The book ends with discussions of various methods employed from the ‘cunning’ and though there is enough to whet the appetite and warrant further exploration it should’ve been reminded and insisted that each witch or cunning man understands fully the flora and fauna of their local environment. Bees are giving a blinking mention, and by blinking I literally mean a short note. Bees of course alike the cunning man are familiar to their local environment and thereby peculiar to other colonies from afar. This is wisdom that we understand the nature and environment of that which directly affects us, not of some peculiar structure ordained many centuries ago in an unknown land. This is not betwixt the God or the Devil but firmly within our own nature.

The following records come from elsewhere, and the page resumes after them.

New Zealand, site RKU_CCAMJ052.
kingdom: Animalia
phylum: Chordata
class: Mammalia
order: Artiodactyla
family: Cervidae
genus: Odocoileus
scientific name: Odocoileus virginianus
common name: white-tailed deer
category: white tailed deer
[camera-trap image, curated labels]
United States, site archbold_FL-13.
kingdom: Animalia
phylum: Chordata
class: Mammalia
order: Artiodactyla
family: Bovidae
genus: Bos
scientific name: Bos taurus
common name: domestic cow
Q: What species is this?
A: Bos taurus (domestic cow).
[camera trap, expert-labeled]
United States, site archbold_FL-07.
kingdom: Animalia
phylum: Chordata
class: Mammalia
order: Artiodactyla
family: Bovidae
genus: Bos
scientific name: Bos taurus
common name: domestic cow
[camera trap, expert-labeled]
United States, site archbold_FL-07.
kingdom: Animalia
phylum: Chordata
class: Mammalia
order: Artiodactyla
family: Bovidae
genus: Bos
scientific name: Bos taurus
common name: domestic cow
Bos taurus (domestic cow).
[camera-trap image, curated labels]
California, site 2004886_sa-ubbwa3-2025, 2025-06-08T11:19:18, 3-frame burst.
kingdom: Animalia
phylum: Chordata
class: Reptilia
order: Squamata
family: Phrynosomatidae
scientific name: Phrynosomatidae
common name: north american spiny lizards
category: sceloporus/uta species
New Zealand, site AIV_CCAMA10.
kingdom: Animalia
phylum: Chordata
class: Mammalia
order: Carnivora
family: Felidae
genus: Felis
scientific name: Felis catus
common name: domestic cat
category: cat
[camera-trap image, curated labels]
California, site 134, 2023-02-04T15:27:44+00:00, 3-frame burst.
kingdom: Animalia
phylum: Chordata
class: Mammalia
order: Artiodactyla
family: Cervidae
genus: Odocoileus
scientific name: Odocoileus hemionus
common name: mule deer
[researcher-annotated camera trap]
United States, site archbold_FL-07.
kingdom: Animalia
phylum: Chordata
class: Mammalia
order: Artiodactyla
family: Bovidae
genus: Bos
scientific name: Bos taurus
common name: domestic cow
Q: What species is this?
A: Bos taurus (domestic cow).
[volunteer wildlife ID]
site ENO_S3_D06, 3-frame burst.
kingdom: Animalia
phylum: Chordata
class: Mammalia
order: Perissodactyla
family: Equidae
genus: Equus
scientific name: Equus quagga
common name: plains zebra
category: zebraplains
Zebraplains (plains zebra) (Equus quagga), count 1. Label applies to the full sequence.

We, the cunning stand amidst the crossroads of our dominion.
There is an extensive bibliography though I hasten to add that Alex Langstone’s- The Liminal Shore (Troy books) and Hidden Heritage ~Disc0vering Ancient Essex – Terry Johnson (capall bann publishing) should be included.
I very much enjoyed reading the book, I understand Ninth Circle are to embark on the output of grimoires? Im not sure how many different copies of The Red Dragon or St.Cyprian I’d need and equally not sure I’d purchase them or other publishers following the same pattern, no reflection on ninth circle or others who follow suit, but there’s only so many copies of the same medieval grimoire I can bother with.
Richard Ward knows his stuff and knows his Essex , it is a fine book that I have enjoyed that gives but a glimpse, as ultimately any book can only ever hope to achieve, into those we know as wise, and society and the priest call them cunning.